Peter Adolph, managing director at Adolph Komorsky Investments in New York, has a good chuckle over the boot-your-broker spots, then decries them as misleading. "It's patently absurd to believe that if you go online and punch up information and trade for $5 or $8, you'll do substantially better than people who've been doing it for 20, 30, 40 years," he harrumphs. "This is a tough business."

A rumble of complaints about some of the online brokerage campaigns surfaced last spring, when Securities and Exchange Commission Chairman Arthur Levitt observed that certain ads "more closely resemble commercials for the lottery than anything else."

NASD Regulation, the security industry's self-policing organization--whose president has bemoaned such characters as Al, the island-owning tow truck driver--convened a series of discussions about online brokerage ads last summer. The organization said it had requested that members alter certain TV commercials or withdraw them, though it declined to name names.

Still dissatisfied, however, the National Association of Investment Professionals (NAIP), a nonprofit organization based in Minnesota, earlier this month petitioned the Federal Trade Commission to review brokerage advertising, particularly potentially misleading online campaigns. Washington attorney William MacLeod drafted and filed the petition.

"Full-service brokers are not the [Yiddish vulgarism deleted] we've been made out to be" is NAIP President Thomas O'Keefe's plaintive explanation.

Still, the investor icon of the future may not be Peter Lynch, Charles Schwab (whom BBDO New York recently resurrected as that firm's front man after several years' absence from advertising) or any other seasoned veteran; it may be . . . Stuart.

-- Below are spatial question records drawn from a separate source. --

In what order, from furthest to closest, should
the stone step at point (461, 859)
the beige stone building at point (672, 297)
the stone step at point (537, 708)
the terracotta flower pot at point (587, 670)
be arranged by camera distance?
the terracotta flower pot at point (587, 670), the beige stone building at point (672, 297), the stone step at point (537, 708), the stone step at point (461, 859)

Stuart, Ameritrade's hilarious geek office boy, made his debut in March, instructing his stuffpot boss Mr. P on trading online. It was a memorable spot, by an Ogilvy & Mather division: "Awright, click it in there. Feel the excitement! . . . Riding the wave of the future, my man," yelps the kid with the multilevel, multihued hair as Mr. P buys 100 shares of Kmart Corp. "Happy Trading. Rock on." Competing ad executives tip their hats admiringly; young traders, the Wall Street Journal reported recently, have adopted certain Stuartisms like, "Let's light this candle!"

Now there's a sequel, in which Our Hero meets his girlfriend's dad--who is, of course, a condescending stockbroker. On the face of it, "Stuart II" hardly qualifies as a boot-your-broker ad: It's the dad who owns the mansion with a pool and can afford a maid and a gardener, while Stuart, sporting an "Ole" tattoo, apparently can't afford a decent haircut. Still, after a feverish rant about online trading, Stuart's girlfriend is burbling about having his baby and the maid wants his advice on utility stocks.

It's enough to make a grown broker weep, or at least do a bit of research. Kmart Corp., points out portfolio manager Tyler, is not a stock Mr. P can retire on. Tyler punches in the retailer's numbers on a recent afternoon. Kmart is down about 27 percent for the year. "Not a great idea, Stuart," he announces dryly. "But thanks."

CAPTION: E-Trade ad's golf-playing fund manager gets a warning.

CAPTION: Merrill Lynch's ad offers a reassuring adviser, right.